Doch jetzt, wo das ganze Land nach Jahren der Zurückhaltung und der Distanz diverse Lockerungsübungen vollführt und wieder anfängt, die Begrüßungsfaust gegen den Handschlag einzutauschen, haben Beckmann für die jüdische Gemeinde sowie Pfarrer Alexander Klein und Jugenddekanatsreferentin Laura Schäfer von der Jungen Kirche das Projekt wieder reaktiviert.
Schnell sei man sich einig gewesen, dass das »Iss was« der ideale Ort für eine solche Veranstaltung sei: Die Betreiber David Aydin, Daniel Nyrkow und der Koch Nikita Leschenco haben aramäische, israelische und kaukasische Wurzeln. Diese Einflüsse finden sich auch in ihrer Fusionsküche, wie sie ihr gastronomisches Konzept nennen. Aydin sagt: »Uns selbst Grenzen zu setzen, hindert uns daran, einander zu begegnen.« In das Gotteshaus einer anderen Glaubensgemeinschaft beispielsweise gehe man nicht so einfach hin. »Alle Menschen haben Hemmnisse, etwas für sie Ungewohntes oder Unbekanntes zu machen.« Ins Restaurant jedoch gingen alle - ganz ohne Berührungsängste.
Niedrigschwelliges Angebot
Dies bestätigen auch Klein und Schäfer: Natürlich stünden für Veranstaltungen der Jungen Kirche Räume zu Verfügung. »Aber kulturelle Begegnungen lassen sich nicht während eines Workshops erzwingen«, betont Schäfer. Klaus F. Plötz, Vorsitzender des Freundeskreises der Jüdischen Gemeinde, fasst es mit den Worten zusammen: »Das Angebot ist niedrigschwellig für alle. Jeder kann hier hinkommen.« Beckmann fügt hinzu: »Und wer nur essen und nicht reden will, der kann auch das tun.«
Für einen besonderen Abend, sagt Luschenco, soll es auch ein besonderes Essen geben - und zwar einen der Streetfood-Klassiker aus Israel: Sabich.
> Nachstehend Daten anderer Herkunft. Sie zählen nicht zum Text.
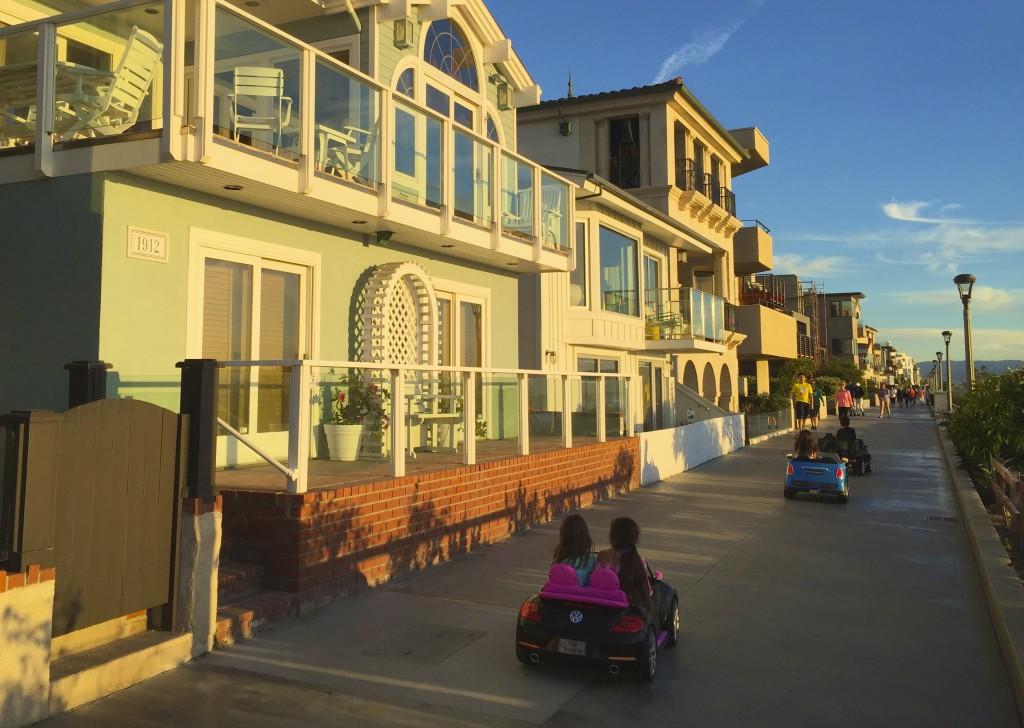Manhatten Beach, best beach Positivista reisetips travel tips promenade beste strand sunset arkitektur architecture house design surfer cabriolet toy cars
Dabei handelt es sich um ein Pitabrot mit Auberginen und Ei. Aufgetischt wird außerdem die bekannte Süßspeise Rugelach; dabei handelt es sich um kleine, süße Croissants. Ausgeschenkt wird Bier und Limo aus Israel und ein DJ aus Frankfurt sorgt für die musikalische Untermalung. Platz gibt es für 100 Menschen; bei Bedarf können weitere Plätze im benachbarten Hof geschaffen werden. Der reguläre Restaurantbetrieb soll parallel weitergehen.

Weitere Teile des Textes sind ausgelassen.